EXTRACTED INFORMATION: Begin

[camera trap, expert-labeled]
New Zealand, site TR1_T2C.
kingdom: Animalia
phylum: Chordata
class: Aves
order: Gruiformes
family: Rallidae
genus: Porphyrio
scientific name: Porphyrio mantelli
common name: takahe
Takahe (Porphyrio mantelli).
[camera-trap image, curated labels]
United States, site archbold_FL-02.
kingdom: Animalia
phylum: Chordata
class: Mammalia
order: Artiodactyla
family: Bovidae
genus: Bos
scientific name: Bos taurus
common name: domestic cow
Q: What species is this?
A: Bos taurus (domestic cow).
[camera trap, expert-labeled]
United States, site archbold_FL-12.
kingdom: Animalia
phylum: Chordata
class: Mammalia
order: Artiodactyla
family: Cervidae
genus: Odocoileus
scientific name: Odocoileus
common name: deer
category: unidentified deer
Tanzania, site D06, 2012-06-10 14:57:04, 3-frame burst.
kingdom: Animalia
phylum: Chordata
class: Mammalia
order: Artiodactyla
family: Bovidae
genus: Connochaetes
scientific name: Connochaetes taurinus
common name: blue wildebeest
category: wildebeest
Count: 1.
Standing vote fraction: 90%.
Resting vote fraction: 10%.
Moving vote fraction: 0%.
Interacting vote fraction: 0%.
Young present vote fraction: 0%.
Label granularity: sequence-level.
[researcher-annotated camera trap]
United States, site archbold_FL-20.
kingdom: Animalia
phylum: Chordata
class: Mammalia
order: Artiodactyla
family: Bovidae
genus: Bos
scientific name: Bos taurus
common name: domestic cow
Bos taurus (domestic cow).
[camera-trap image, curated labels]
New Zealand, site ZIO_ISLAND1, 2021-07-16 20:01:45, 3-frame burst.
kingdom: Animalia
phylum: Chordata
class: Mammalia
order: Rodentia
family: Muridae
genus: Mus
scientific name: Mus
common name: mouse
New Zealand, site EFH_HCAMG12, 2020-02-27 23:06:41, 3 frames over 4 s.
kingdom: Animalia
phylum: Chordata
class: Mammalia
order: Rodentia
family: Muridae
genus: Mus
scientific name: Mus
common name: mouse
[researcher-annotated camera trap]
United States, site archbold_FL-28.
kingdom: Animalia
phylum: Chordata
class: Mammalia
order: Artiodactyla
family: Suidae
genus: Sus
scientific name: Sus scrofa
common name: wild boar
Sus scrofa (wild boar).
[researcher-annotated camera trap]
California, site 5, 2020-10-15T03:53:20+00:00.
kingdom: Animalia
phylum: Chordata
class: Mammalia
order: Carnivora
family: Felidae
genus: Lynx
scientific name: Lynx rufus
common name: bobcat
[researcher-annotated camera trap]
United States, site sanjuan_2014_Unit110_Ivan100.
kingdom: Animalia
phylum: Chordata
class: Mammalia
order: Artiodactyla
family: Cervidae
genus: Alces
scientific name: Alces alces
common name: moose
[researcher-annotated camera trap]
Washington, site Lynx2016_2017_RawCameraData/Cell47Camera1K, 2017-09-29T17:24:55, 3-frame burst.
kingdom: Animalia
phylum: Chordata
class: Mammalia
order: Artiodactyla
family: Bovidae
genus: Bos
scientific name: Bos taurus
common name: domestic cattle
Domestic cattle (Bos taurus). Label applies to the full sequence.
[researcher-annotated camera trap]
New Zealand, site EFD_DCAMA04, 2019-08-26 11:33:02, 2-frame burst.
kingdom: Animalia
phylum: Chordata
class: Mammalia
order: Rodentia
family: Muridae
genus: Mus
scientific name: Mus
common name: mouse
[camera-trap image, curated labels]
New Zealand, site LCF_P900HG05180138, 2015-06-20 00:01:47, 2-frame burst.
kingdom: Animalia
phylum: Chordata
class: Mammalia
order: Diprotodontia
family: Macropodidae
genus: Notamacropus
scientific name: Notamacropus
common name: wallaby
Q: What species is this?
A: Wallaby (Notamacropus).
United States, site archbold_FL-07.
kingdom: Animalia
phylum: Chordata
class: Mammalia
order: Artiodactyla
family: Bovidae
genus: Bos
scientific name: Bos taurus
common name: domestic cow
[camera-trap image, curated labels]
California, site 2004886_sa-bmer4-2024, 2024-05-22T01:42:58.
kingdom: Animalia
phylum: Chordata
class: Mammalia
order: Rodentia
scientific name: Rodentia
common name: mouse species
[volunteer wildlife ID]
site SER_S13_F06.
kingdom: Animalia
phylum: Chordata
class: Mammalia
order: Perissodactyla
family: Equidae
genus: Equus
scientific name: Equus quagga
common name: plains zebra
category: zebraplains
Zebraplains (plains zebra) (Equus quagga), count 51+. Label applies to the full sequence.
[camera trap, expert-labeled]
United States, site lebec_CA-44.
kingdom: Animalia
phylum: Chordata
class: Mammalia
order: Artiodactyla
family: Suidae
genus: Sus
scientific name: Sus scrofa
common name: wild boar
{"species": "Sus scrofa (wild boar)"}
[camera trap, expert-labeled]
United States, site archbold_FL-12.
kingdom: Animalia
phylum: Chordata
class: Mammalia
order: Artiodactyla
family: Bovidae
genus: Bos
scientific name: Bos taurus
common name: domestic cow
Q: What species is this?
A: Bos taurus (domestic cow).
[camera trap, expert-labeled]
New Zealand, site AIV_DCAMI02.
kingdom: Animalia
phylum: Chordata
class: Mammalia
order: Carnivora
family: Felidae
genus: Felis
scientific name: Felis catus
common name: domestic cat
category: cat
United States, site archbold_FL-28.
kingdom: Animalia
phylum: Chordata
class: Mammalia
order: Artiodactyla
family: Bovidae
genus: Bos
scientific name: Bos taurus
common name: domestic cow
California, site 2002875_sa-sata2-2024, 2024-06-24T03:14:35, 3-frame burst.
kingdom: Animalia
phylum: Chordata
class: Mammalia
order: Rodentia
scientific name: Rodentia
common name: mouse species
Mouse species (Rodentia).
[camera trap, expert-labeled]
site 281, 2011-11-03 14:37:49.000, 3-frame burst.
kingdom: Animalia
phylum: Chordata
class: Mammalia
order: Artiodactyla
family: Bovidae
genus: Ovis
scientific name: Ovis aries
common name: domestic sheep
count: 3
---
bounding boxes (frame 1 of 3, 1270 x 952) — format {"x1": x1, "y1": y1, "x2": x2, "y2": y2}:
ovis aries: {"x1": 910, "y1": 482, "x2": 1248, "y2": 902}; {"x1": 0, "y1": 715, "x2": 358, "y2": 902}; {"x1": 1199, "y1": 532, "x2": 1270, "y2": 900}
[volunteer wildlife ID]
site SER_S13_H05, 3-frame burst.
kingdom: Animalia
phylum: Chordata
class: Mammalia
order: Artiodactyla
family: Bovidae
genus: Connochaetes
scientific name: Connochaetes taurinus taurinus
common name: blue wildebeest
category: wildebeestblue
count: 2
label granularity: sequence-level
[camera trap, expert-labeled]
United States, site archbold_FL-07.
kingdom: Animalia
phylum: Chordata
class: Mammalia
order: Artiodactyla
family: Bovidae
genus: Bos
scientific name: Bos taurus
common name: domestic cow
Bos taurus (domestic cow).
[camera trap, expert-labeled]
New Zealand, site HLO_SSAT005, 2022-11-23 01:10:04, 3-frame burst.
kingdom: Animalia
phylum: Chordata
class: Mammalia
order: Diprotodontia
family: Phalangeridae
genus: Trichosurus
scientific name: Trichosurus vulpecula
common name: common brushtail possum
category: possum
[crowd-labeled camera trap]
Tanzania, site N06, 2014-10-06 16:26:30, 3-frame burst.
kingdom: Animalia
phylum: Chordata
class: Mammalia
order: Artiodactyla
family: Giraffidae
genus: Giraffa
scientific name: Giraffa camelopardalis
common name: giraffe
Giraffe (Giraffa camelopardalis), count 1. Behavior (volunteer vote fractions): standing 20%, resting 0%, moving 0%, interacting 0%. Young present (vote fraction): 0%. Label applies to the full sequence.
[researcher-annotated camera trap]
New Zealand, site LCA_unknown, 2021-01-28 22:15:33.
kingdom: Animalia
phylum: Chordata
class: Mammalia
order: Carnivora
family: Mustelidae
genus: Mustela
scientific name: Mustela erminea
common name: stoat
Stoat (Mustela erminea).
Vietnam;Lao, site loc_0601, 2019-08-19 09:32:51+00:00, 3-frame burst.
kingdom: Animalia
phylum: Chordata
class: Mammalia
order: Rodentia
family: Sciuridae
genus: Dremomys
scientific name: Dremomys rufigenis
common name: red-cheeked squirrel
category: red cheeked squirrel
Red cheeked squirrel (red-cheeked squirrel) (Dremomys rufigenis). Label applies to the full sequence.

EXTRACTED INFORMATION: End

What you return must be the lines above that run from the line with "category: cat" to the line with "family: Giraffidae", inclusive, each copied exactly.

### TASK RESPONSE:
category: cat
United States, site archbold_FL-28.
kingdom: Animalia
phylum: Chordata
class: Mammalia
order: Artiodactyla
family: Bovidae
genus: Bos
scientific name: Bos taurus
common name: domestic cow
California, site 2002875_sa-sata2-2024, 2024-06-24T03:14:35, 3-frame burst.
kingdom: Animalia
phylum: Chordata
class: Mammalia
order: Rodentia
scientific name: Rodentia
common name: mouse species
Mouse species (Rodentia).
[camera trap, expert-labeled]
site 281, 2011-11-03 14:37:49.000, 3-frame burst.
kingdom: Animalia
phylum: Chordata
class: Mammalia
order: Artiodactyla
family: Bovidae
genus: Ovis
scientific name: Ovis aries
common name: domestic sheep
count: 3
---
bounding boxes (frame 1 of 3, 1270 x 952) — format {"x1": x1, "y1": y1, "x2": x2, "y2": y2}:
ovis aries: {"x1": 910, "y1": 482, "x2": 1248, "y2": 902}; {"x1": 0, "y1": 715, "x2": 358, "y2": 902}; {"x1": 1199, "y1": 532, "x2": 1270, "y2": 900}
[volunteer wildlife ID]
site SER_S13_H05, 3-frame burst.
kingdom: Animalia
phylum: Chordata
class: Mammalia
order: Artiodactyla
family: Bovidae
genus: Connochaetes
scientific name: Connochaetes taurinus taurinus
common name: blue wildebeest
category: wildebeestblue
count: 2
label granularity: sequence-level
[camera trap, expert-labeled]
United States, site archbold_FL-07.
kingdom: Animalia
phylum: Chordata
class: Mammalia
order: Artiodactyla
family: Bovidae
genus: Bos
scientific name: Bos taurus
common name: domestic cow
Bos taurus (domestic cow).
[camera trap, expert-labeled]
New Zealand, site HLO_SSAT005, 2022-11-23 01:10:04, 3-frame burst.
kingdom: Animalia
phylum: Chordata
class: Mammalia
order: Diprotodontia
family: Phalangeridae
genus: Trichosurus
scientific name: Trichosurus vulpecula
common name: common brushtail possum
category: possum
[crowd-labeled camera trap]
Tanzania, site N06, 2014-10-06 16:26:30, 3-frame burst.
kingdom: Animalia
phylum: Chordata
class: Mammalia
order: Artiodactyla
family: Giraffidae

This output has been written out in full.